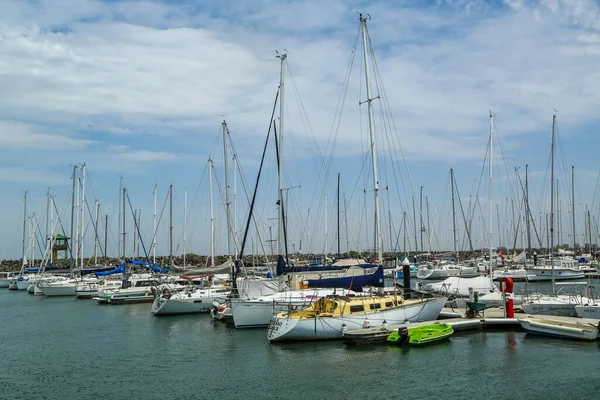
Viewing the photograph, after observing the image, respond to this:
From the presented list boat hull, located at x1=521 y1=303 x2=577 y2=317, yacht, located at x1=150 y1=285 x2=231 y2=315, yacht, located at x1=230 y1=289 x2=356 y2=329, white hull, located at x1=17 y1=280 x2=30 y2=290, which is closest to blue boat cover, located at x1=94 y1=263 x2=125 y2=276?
white hull, located at x1=17 y1=280 x2=30 y2=290

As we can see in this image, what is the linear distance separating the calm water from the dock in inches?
26.5

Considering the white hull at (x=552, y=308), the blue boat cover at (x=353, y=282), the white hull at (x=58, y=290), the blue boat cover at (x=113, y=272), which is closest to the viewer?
the blue boat cover at (x=353, y=282)

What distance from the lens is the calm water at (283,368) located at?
23891mm

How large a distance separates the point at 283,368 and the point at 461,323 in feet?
43.7

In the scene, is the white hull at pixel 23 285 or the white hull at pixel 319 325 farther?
the white hull at pixel 23 285

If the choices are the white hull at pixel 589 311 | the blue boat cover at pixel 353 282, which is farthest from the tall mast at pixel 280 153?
the white hull at pixel 589 311

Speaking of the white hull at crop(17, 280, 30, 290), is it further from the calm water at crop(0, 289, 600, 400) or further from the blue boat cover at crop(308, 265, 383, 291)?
the blue boat cover at crop(308, 265, 383, 291)

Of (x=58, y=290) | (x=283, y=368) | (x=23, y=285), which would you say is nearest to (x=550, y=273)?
(x=283, y=368)

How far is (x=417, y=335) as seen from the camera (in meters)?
31.8

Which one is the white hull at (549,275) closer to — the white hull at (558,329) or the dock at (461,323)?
the dock at (461,323)

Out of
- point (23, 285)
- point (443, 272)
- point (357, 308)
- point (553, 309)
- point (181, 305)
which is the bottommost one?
point (23, 285)

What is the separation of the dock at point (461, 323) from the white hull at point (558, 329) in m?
1.57

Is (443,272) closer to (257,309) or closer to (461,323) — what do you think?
(461,323)

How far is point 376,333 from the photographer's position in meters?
31.9
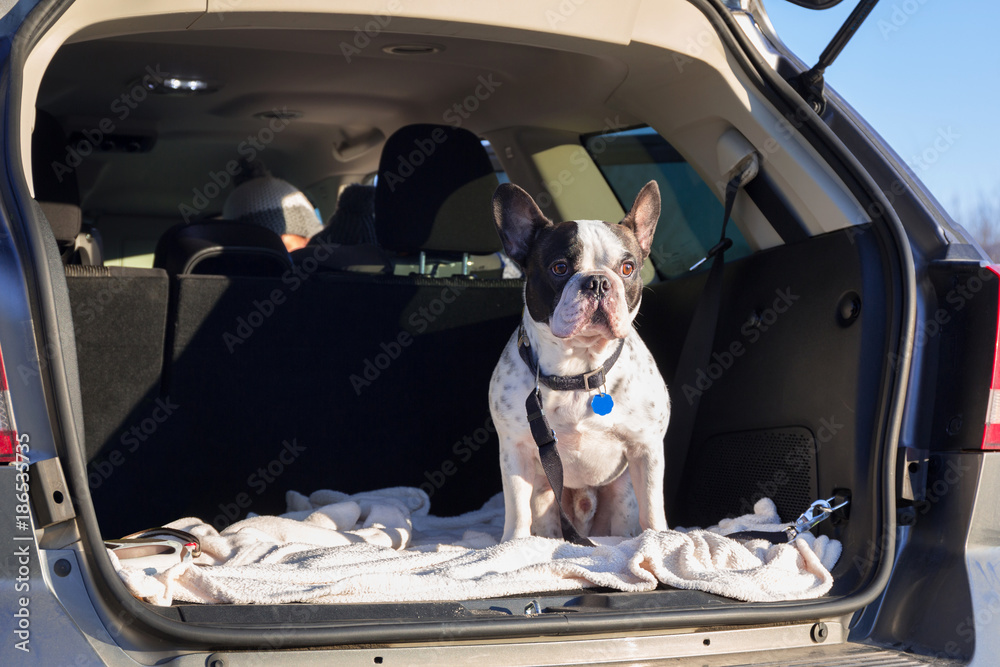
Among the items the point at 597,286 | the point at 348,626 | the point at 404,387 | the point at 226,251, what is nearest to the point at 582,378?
the point at 597,286

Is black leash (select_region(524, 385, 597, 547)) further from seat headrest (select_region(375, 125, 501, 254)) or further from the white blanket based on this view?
seat headrest (select_region(375, 125, 501, 254))

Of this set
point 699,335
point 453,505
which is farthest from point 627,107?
point 453,505

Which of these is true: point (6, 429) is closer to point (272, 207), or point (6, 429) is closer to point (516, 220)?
point (516, 220)

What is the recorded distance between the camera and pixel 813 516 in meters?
A: 2.19

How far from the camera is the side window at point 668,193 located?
10.2 feet

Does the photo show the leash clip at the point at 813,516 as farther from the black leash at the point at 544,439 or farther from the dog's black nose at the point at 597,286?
the dog's black nose at the point at 597,286

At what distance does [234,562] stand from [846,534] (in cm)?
146

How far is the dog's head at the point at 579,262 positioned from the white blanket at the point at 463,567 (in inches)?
22.2

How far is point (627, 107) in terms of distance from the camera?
3098 millimetres

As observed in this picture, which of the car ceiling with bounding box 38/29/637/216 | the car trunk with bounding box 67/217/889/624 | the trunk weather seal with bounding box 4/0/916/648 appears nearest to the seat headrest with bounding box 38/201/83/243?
the car trunk with bounding box 67/217/889/624

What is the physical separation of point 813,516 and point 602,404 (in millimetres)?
612

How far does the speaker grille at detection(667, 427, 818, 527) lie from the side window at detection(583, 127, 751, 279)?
0.66 m

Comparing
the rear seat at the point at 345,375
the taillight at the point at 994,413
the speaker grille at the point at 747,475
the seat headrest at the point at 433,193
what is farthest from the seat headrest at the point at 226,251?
the taillight at the point at 994,413

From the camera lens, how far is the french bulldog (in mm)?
2523
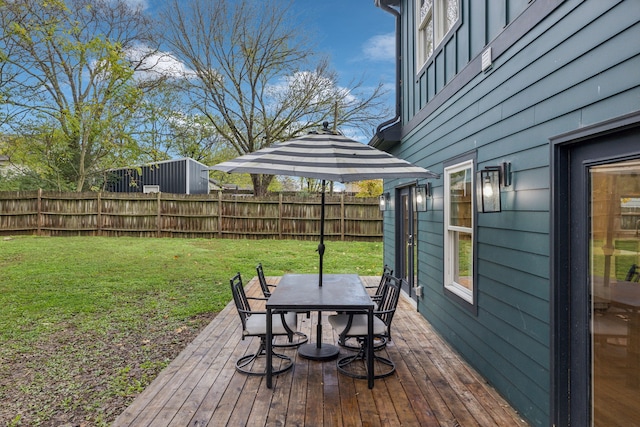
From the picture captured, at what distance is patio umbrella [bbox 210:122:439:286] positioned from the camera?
3.04 meters

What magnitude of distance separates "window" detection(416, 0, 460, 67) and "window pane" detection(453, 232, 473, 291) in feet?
6.64

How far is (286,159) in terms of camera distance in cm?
320

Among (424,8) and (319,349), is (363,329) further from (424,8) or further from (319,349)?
(424,8)

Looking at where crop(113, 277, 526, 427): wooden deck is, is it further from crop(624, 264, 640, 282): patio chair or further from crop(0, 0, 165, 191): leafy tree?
Answer: crop(0, 0, 165, 191): leafy tree

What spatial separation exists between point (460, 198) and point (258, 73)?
15426 millimetres

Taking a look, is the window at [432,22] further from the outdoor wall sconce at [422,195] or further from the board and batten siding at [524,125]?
the outdoor wall sconce at [422,195]

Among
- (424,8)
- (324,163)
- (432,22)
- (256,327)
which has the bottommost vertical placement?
(256,327)

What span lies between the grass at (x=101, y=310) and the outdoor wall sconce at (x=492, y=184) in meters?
2.96

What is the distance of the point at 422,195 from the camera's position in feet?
16.1

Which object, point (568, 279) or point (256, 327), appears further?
point (256, 327)

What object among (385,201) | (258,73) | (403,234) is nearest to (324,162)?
(403,234)

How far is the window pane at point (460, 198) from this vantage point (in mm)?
3604

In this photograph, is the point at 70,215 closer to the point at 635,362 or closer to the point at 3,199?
the point at 3,199

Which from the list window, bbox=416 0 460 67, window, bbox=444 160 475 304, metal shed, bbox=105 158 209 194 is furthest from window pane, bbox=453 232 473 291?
metal shed, bbox=105 158 209 194
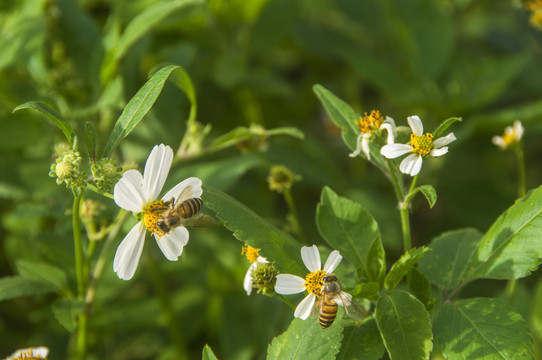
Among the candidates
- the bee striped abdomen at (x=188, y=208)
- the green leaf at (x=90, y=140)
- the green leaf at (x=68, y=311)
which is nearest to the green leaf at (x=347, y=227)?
the bee striped abdomen at (x=188, y=208)

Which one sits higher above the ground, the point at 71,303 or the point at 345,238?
the point at 345,238

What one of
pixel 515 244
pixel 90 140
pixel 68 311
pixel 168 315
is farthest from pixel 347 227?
pixel 168 315

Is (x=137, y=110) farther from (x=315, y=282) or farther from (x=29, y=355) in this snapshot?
(x=29, y=355)

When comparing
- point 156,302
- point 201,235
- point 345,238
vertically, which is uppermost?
point 345,238

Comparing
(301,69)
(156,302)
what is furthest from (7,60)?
(301,69)

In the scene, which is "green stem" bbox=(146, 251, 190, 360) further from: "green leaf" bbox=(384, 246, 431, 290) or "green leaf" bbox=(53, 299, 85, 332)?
"green leaf" bbox=(384, 246, 431, 290)

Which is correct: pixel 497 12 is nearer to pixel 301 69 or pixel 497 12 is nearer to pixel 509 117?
pixel 301 69

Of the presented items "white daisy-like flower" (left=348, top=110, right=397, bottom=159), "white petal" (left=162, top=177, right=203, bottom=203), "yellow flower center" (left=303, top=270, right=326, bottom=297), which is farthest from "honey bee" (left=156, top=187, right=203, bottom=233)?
"white daisy-like flower" (left=348, top=110, right=397, bottom=159)
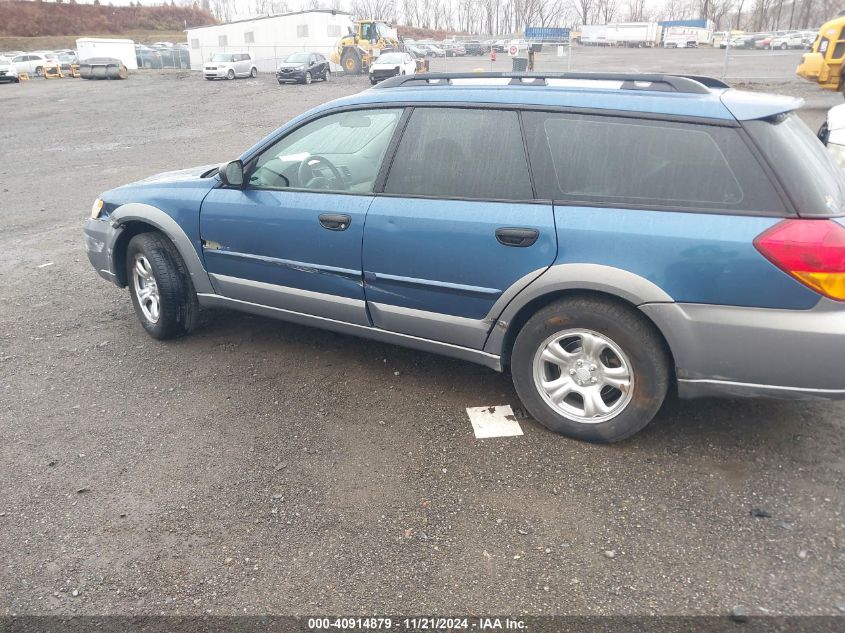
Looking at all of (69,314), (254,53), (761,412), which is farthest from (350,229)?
(254,53)

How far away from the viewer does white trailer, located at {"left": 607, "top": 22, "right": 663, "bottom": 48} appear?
6034cm

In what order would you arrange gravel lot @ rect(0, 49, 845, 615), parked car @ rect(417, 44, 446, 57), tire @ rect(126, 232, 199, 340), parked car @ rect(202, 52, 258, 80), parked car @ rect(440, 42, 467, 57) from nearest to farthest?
gravel lot @ rect(0, 49, 845, 615) → tire @ rect(126, 232, 199, 340) → parked car @ rect(202, 52, 258, 80) → parked car @ rect(417, 44, 446, 57) → parked car @ rect(440, 42, 467, 57)

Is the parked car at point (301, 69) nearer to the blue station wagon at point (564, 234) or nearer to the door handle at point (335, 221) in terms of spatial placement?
the blue station wagon at point (564, 234)

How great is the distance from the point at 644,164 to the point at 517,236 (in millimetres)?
671

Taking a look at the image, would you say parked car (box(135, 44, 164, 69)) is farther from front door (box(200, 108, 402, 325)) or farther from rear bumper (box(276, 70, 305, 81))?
front door (box(200, 108, 402, 325))

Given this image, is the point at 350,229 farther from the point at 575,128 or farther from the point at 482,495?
the point at 482,495

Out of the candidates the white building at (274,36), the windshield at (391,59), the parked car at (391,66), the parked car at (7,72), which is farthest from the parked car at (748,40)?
the parked car at (7,72)

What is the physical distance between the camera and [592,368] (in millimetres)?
3258

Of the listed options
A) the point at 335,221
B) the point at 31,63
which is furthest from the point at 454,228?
the point at 31,63

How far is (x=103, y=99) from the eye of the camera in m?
27.5

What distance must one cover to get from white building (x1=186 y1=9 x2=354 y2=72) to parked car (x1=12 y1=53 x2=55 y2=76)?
1103 cm

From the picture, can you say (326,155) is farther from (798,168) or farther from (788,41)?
(788,41)

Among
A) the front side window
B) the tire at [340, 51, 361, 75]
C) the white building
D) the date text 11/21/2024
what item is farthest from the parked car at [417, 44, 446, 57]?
the date text 11/21/2024

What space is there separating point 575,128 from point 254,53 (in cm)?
4814
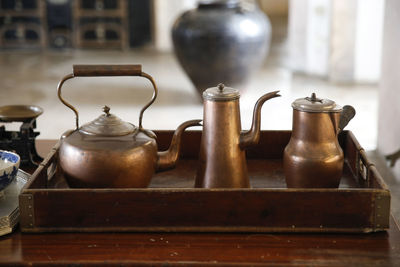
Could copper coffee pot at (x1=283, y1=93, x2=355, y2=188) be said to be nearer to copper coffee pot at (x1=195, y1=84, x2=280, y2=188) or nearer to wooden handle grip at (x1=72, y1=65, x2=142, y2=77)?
copper coffee pot at (x1=195, y1=84, x2=280, y2=188)

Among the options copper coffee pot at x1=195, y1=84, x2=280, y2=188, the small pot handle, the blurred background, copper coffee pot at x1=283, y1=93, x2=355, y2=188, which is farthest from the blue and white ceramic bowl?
the blurred background

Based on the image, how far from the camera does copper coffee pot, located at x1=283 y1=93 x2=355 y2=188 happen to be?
1.36 metres

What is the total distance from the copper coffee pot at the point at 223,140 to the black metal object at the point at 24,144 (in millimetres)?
574

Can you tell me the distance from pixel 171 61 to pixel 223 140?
15.8ft

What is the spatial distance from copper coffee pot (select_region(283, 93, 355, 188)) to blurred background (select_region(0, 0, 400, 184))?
179 centimetres

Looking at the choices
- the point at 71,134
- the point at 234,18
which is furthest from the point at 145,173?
the point at 234,18

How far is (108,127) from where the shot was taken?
136 cm

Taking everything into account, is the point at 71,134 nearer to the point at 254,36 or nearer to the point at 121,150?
the point at 121,150

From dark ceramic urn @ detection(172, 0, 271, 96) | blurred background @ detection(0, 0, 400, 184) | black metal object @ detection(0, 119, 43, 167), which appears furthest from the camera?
dark ceramic urn @ detection(172, 0, 271, 96)

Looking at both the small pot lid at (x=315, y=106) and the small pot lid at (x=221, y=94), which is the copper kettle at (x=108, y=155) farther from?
the small pot lid at (x=315, y=106)

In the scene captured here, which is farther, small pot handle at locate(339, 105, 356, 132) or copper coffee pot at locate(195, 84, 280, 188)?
small pot handle at locate(339, 105, 356, 132)

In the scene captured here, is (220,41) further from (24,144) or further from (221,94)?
(221,94)

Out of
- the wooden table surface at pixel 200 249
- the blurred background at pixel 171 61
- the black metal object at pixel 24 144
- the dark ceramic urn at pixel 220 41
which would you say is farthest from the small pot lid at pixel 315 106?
the dark ceramic urn at pixel 220 41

# PROMPT
With both ends included, please retype exactly the lines from the line containing "Looking at both" to the final line of the data.

# WORKED ANSWER
Looking at both the small pot lid at (x=315, y=106) and the small pot lid at (x=221, y=94), which is the copper kettle at (x=108, y=155) farther from?
the small pot lid at (x=315, y=106)

In the scene captured here, which is farther, small pot handle at locate(339, 105, 356, 132) or copper coffee pot at locate(195, 84, 280, 188)?
small pot handle at locate(339, 105, 356, 132)

In the scene captured here, is (220,41) further from (24,144) or further from (221,94)?
(221,94)

Out of
- the wooden table surface at pixel 200 249
- the blurred background at pixel 171 61
- the black metal object at pixel 24 144
- the dark ceramic urn at pixel 220 41
which would you say is farthest from the small pot lid at pixel 315 106?
the dark ceramic urn at pixel 220 41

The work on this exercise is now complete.